The last point I want to make is about EMTALA, The Emergency Medical Treatment and Labor Act because there were big signs on the walls stating that anyone had the right to an emergency medical examination regardless of demographics or ability to pay
- EMTALA is a federal law (1986) that requires anyone coming to an emergency department to be stabilised and treated, regardless of their insurance status or ability to pay
- I don’t want to go too much into the politics, but it seems contentious. If you read on the American College of Emergency Physicians (ACEP) website, they state that
- the burden of uncompensated care is increasing
- local and state governments began to abdicate responsibility for charity care, shifting this public responsibility to all hospitals.
- EMTALA became the de facto national health care policy for the uninsured.
- ACEP’s point of view is that this should be recognised as a standard practice expense for Emergency Departments, compensated for at the state or federal level
Whilst I feel that emergency care is a basic human right, it does need to be paid for somewhere along the chain.

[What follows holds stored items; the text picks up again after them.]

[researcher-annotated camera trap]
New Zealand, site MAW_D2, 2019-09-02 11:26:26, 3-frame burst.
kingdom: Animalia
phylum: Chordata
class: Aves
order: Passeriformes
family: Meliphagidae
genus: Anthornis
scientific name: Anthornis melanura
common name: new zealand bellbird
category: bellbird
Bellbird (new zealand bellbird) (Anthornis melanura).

I feel like I am starting to get too detailed already, and I haven’t even started talking about the history or politics of healthcare in the USA… perhaps in another blog post.

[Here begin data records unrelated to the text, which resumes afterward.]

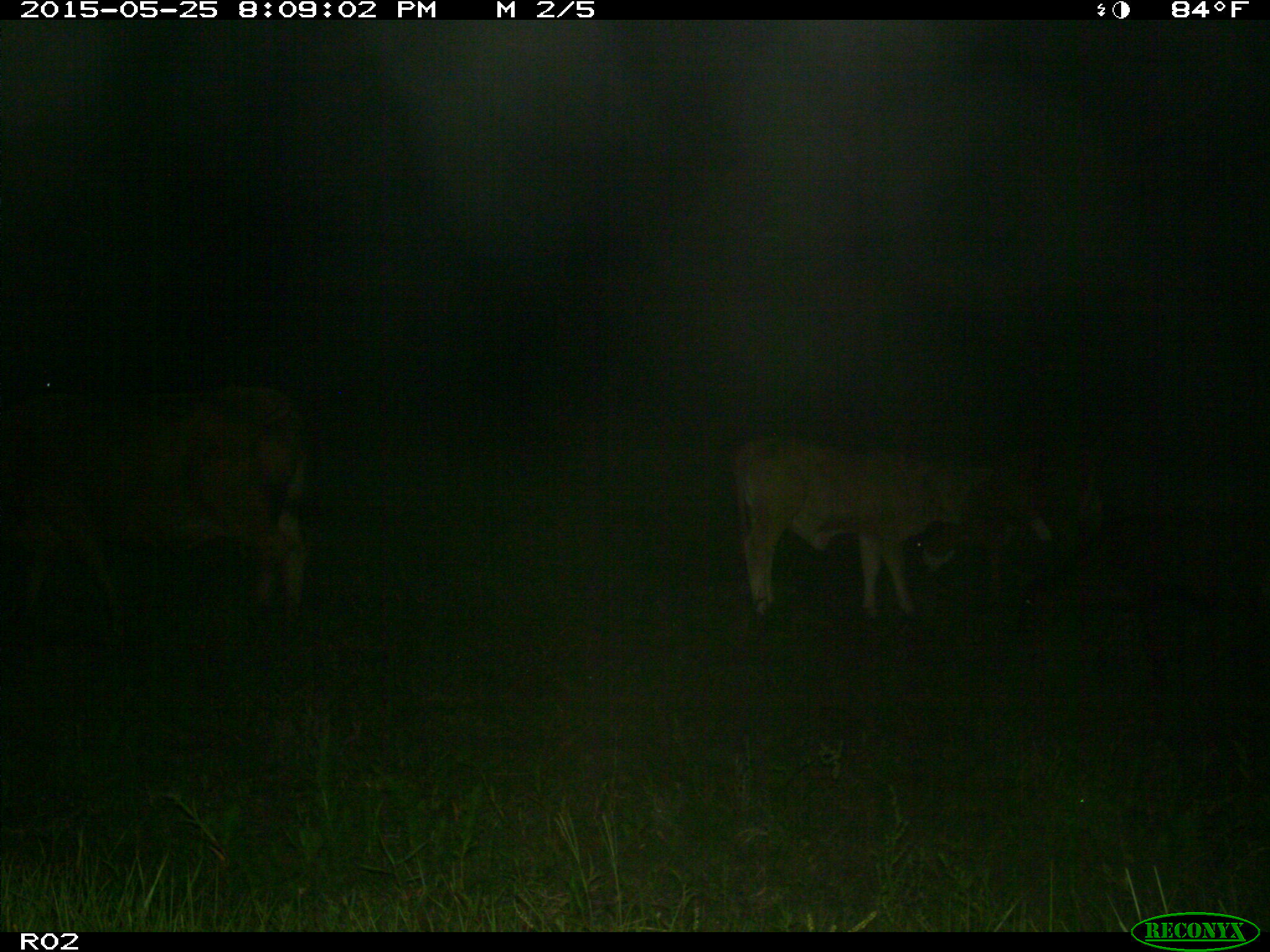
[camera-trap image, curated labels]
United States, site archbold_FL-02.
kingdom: Animalia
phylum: Chordata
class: Mammalia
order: Artiodactyla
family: Bovidae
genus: Bos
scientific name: Bos taurus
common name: domestic cow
Bos taurus (domestic cow).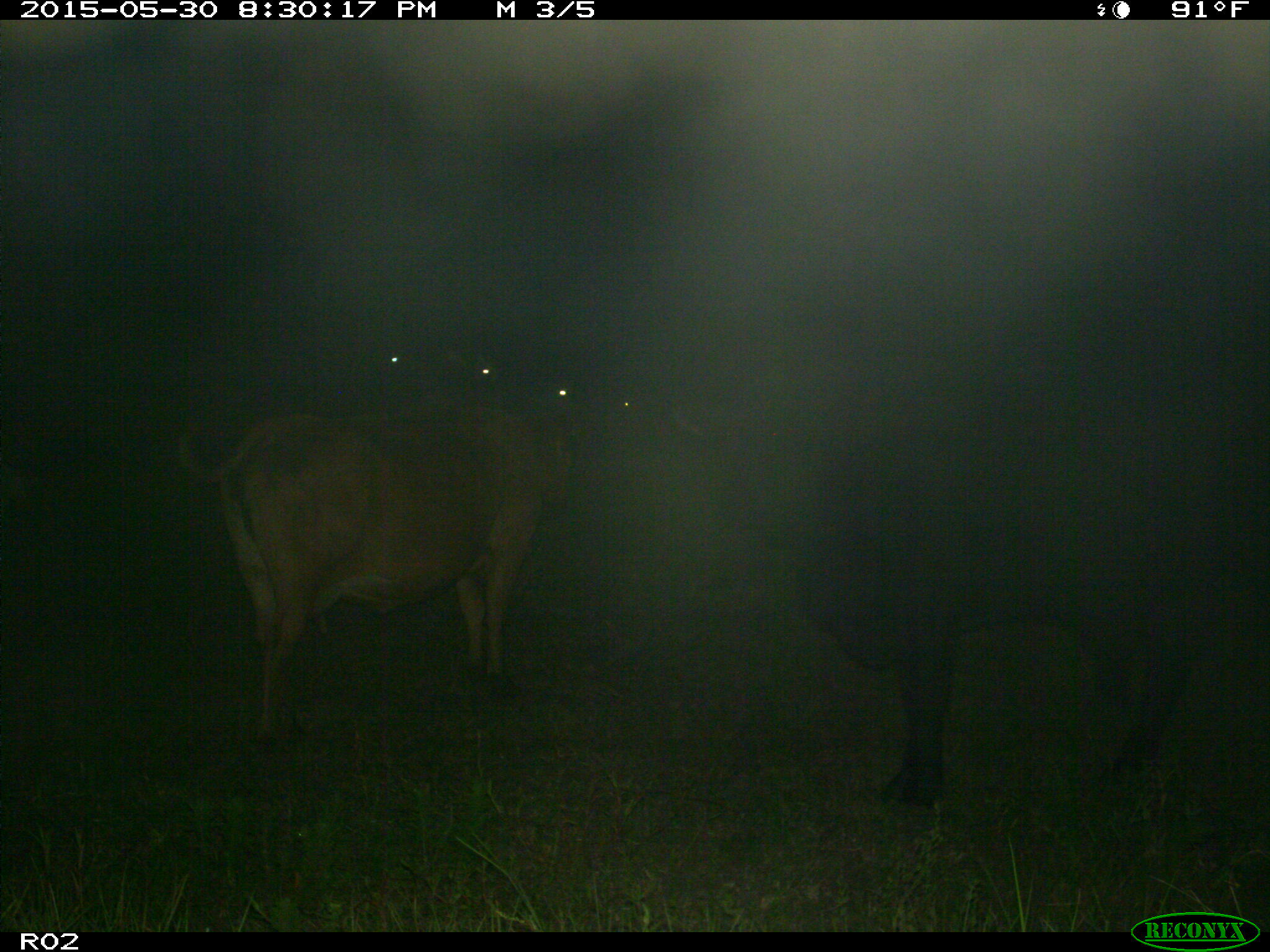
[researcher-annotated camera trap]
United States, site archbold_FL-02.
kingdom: Animalia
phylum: Chordata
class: Mammalia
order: Artiodactyla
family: Bovidae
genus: Bos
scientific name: Bos taurus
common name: domestic cow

One thought I would like to leave you with. It’s going to sound cliched, but learning about and seeing this healthcare system really made me value the NHS.
Imagine for a minute that you had to sift through different health insurance plans, deciding which one would cover you and your family, and then having to worry about paying deductibles of over £800 to receive care – not to mention the concerns if you didn’t have the means to pay for your insurance.
What a fantastic resource we have in the NHS, and even though there is plenty of room for improvement, this experience has solidified my desire to fight to preserve it.